▶ INPUT FOR THIS TASK:
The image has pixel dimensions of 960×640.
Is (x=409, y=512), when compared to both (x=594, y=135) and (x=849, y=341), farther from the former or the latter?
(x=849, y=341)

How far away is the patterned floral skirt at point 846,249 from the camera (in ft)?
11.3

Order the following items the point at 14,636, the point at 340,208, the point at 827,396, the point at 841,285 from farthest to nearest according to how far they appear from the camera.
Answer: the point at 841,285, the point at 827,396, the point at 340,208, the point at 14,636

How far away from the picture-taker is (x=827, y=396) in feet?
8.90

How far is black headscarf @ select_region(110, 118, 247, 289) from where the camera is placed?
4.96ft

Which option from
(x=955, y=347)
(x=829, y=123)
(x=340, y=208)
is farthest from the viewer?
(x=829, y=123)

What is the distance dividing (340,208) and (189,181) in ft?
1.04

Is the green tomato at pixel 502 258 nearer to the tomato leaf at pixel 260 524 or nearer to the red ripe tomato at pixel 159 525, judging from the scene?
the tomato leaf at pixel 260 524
---
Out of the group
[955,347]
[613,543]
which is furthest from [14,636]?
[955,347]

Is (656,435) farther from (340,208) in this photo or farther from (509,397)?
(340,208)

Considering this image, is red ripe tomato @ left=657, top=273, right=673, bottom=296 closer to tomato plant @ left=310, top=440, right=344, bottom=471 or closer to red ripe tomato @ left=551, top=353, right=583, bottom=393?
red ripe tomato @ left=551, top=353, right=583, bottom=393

▶ WORK TO COMPLETE:
Pick out every line in the rows above that contains the string "ripe", and copy each one in full. Match case exactly.

▶ WORKED ANSWER:
Is the green tomato at pixel 502 258 nearer to the tomato leaf at pixel 260 524 or nearer to the red ripe tomato at pixel 159 525, judging from the scene?
Considering this image, is red ripe tomato @ left=657, top=273, right=673, bottom=296 closer to tomato plant @ left=310, top=440, right=344, bottom=471 or closer to red ripe tomato @ left=551, top=353, right=583, bottom=393?
red ripe tomato @ left=551, top=353, right=583, bottom=393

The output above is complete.